Action item A » Can you revise the hospitality industry article, starting with "The Indian hospitality" and going on through "for young people.", so that "leisure travel" becomes "holiday travel"?
Action item B » Could you carry on the article about India's hotel industry after its final sentence?

Career Focus

Hospitality industry boomtime

By 2011 over 600,000 additional professionals will be required by the hotels and restaurants industry which offers good money, glamour and growth opportunities

The Indian hospitality aka hotel industry is on a roll, powered by a huge surge in business and leisure travel from domestic and foreign tourists. Industry estimates indicate that India is likely to offer 40 international hotel brands to weary travellers by 2011, and over 600,000 additional professionals will be required by the hospitality sector which offers good money, glamour and growth opportunities. Consequently hotel and catering management are emerging as attractive career options for young people.

The Union government’s department of tourism promoted a National Council for Hotel Management and Catering Technology (NCHMCT) at Pusa, New Delhi in 1982. NCHMCT conducts a joint entrance examination for admission into the three-year B.Sc degree programmes of 26 government sponsored institutes of Hotel Management, Catering Technology and Applied Nutrition, located in major state capitals and other cities. On the basis of performance in this written examination, candidates are invited for personal interview. The joint entrance examination is usually held in the month of April, for which admission applications are accepted until February.

Data extracts »

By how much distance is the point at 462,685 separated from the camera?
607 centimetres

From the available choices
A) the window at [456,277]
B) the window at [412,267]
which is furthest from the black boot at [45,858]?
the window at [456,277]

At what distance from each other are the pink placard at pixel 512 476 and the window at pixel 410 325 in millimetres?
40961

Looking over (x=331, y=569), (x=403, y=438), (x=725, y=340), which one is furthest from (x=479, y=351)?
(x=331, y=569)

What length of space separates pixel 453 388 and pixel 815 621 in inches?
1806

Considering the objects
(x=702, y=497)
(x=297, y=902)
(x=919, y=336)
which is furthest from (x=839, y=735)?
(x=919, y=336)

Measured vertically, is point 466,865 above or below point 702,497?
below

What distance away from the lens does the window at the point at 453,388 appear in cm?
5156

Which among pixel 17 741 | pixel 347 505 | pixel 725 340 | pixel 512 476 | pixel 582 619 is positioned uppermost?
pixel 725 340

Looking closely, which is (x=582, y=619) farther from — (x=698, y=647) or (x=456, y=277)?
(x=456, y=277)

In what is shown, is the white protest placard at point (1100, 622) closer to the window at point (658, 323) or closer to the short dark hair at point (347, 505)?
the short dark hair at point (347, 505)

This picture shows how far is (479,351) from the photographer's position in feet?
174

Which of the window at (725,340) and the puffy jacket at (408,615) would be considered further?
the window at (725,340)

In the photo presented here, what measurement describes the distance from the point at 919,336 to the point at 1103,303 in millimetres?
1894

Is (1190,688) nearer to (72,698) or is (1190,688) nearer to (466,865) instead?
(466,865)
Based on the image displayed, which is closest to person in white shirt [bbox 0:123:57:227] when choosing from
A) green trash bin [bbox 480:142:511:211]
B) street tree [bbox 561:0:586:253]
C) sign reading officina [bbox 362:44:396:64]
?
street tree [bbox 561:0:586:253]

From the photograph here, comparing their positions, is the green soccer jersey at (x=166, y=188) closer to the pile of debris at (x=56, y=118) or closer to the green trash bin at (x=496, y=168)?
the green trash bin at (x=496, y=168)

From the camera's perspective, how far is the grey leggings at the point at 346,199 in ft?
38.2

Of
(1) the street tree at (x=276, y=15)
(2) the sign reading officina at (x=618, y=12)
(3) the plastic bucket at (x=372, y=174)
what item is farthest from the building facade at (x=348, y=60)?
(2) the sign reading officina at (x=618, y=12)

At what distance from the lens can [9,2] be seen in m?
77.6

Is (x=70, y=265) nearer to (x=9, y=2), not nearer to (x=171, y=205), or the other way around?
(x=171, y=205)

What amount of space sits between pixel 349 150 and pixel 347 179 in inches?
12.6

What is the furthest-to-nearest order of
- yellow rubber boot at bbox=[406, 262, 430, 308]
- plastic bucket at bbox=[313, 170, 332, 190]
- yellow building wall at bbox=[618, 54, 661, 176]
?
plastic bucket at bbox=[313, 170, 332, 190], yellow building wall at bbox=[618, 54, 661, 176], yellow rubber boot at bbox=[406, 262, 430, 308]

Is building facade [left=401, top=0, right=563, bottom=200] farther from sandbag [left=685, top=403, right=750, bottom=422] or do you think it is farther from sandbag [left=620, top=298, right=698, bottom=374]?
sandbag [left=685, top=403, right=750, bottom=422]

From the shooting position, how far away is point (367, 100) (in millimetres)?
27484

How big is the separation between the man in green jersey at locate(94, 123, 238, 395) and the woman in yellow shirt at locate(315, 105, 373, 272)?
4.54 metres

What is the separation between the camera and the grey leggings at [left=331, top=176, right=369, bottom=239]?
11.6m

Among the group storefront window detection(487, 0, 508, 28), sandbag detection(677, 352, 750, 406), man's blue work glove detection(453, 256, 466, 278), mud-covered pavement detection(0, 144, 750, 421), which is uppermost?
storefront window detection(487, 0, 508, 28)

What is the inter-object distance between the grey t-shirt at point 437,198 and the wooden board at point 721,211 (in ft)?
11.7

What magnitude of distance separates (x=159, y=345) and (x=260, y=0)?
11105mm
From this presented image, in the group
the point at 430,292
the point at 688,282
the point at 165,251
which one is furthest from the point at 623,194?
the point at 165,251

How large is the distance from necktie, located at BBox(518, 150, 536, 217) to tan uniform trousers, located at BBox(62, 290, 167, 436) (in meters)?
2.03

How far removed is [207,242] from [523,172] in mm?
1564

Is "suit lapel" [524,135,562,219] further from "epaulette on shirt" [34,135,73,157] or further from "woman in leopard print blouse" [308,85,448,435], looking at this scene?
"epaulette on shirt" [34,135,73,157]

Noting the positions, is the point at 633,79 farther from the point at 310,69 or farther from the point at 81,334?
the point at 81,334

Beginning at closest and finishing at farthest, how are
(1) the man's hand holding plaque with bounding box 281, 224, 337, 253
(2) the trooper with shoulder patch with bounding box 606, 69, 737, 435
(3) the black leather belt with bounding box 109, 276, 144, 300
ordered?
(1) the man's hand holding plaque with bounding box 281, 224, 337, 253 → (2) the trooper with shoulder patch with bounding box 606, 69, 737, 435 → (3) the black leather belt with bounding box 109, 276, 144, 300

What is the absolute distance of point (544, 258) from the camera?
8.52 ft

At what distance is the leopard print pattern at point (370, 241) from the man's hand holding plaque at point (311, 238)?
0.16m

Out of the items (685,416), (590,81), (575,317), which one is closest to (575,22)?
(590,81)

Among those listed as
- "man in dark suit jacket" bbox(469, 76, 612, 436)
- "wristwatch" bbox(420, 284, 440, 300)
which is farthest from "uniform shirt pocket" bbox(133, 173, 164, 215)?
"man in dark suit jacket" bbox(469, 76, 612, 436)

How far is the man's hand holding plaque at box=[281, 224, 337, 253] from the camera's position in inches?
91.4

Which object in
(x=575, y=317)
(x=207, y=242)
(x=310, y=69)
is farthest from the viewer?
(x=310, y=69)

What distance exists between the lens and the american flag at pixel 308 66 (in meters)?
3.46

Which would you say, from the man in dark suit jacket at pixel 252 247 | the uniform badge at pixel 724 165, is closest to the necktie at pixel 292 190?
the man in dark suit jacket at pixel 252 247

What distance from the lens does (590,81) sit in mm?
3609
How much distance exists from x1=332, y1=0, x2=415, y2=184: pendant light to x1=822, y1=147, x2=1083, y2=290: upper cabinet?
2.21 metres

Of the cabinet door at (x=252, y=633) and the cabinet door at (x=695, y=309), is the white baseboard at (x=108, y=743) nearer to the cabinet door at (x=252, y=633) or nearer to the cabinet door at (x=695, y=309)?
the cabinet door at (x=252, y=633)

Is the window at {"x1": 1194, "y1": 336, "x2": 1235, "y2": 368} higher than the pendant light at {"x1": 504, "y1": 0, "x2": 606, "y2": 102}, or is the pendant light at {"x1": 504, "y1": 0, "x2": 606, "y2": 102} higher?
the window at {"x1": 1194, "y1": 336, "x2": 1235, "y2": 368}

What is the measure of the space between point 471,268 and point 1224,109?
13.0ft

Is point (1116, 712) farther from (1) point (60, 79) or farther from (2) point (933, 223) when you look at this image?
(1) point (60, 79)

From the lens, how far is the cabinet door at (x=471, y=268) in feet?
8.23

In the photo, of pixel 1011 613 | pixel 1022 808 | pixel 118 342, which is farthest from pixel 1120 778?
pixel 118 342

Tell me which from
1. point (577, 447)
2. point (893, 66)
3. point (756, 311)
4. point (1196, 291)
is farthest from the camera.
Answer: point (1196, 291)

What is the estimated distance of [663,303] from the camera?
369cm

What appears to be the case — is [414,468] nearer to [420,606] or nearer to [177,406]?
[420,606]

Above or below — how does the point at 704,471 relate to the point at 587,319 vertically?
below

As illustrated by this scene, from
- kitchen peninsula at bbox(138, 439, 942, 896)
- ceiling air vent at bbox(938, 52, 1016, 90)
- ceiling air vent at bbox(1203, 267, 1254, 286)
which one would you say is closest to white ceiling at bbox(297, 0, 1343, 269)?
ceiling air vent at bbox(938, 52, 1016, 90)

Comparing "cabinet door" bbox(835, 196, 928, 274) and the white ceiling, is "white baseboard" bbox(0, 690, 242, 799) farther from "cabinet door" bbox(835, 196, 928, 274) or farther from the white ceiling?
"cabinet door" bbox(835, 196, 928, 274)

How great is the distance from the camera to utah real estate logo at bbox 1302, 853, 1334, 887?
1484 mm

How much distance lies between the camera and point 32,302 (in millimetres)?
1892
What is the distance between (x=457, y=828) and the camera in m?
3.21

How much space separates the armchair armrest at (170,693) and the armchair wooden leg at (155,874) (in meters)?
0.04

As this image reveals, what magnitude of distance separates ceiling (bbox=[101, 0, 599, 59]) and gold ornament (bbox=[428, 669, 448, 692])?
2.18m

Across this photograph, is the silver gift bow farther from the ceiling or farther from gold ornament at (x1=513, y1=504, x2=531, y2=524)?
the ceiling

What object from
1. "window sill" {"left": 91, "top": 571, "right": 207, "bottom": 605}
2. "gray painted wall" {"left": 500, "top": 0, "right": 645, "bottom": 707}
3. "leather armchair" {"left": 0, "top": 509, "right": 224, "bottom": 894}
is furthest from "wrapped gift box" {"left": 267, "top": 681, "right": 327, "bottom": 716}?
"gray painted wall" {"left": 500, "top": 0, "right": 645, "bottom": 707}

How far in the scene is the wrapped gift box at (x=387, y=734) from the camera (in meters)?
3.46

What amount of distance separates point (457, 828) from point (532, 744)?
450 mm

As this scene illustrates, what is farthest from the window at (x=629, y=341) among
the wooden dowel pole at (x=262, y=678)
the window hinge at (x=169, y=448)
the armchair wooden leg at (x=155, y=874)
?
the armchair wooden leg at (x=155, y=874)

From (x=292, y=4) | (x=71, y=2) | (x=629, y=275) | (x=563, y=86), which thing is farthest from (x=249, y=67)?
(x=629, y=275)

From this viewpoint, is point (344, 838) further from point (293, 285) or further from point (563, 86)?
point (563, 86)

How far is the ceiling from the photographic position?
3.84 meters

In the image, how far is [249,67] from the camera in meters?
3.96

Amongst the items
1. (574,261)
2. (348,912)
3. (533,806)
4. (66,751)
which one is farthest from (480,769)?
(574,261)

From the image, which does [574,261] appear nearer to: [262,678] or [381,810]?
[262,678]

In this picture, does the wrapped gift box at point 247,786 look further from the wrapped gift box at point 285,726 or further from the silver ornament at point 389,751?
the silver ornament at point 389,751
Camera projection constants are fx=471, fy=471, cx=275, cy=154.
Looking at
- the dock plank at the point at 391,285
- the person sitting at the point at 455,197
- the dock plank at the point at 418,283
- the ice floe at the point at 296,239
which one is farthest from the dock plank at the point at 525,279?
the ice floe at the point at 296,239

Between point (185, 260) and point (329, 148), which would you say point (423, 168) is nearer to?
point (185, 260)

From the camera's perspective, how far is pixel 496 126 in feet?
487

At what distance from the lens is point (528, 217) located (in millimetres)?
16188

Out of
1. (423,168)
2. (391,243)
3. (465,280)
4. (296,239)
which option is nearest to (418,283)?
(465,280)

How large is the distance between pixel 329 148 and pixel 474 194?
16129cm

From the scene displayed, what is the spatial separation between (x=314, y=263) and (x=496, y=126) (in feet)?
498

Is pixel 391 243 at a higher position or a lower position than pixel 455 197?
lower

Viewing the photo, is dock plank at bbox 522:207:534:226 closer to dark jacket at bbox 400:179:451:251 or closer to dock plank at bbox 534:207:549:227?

Response box A »
The Indian hospitality aka hotel industry is on a roll, powered by a huge surge in business and holiday travel from domestic and foreign tourists. Industry estimates indicate that India is likely to offer 40 international hotel brands to weary travellers by 2011, and over 600,000 additional professionals will be required by the hospitality sector which offers good money, glamour and growth opportunities. Consequently hotel and catering management are emerging as attractive career options for young people.

Response box B »
Apart from these 26 colleges and ten Food Craft institutes affiliated with NCHMCT, other prominent schools offering study programmes in hotel management and catering include those run by major private sector hotel chains — Oberoi, Taj and ITC Welcomgroup. All of them provide excellent postgraduate programmes utilising their hotels as hands-on training establish-ments. Check out the Oberoi Centre for Learning and Development, New Delhi; Indian Institute of Hotel Management, Aurangabad; and Welcomgroup Graduate School of Hotel Administration, Valley View Hotel, Manipal.

Among other reputable private institutes offering hospitality certification programmes are the FHRAI Institute of Hospitality Management, Greater Noida which conducts four-year programmes in international hospitality administration and international culinary administration certified by Ecole Hoteliere de Lausanne (EHL), Switzerland; M.S. Ramaiah College of Hotel Management, affiliated with Bangalore University which offers a five-year bachelor of hospitality management (BHM) programme and other short duration courses; and the Dina Institute of Hotel Management, Pune which offers a three-year bachelor of hotel management degree and MBA in hospitality management.

Over 2,000 graduates emerge every year from hotel management institutes and almost all of them are recruited on campus by major hotel chains who are only too well aware of the imminent talent crunch in the hospitality sector. In reputable upscale hotel chains a trainee starts on a basic salary of Rs.8,000-10,000 which within five years is likely to swell into a remuneration package of Rs.25,000-30,000 plus liberal perks.

Trained chefs who are at the heart of all catering operations, whether in a hotel or restaurant, can do even better earning Rs.10,000-15,000 per month as trainees and graduating to the position of executive chef with pay packets of Rs.1-2 lakh per month in five star hotels. With incremental globalisation, career opportunities in this field are not limited to India. International hotel chains which offer phenomenal pay packages have recently shown great interest in Indian hospitality professionals.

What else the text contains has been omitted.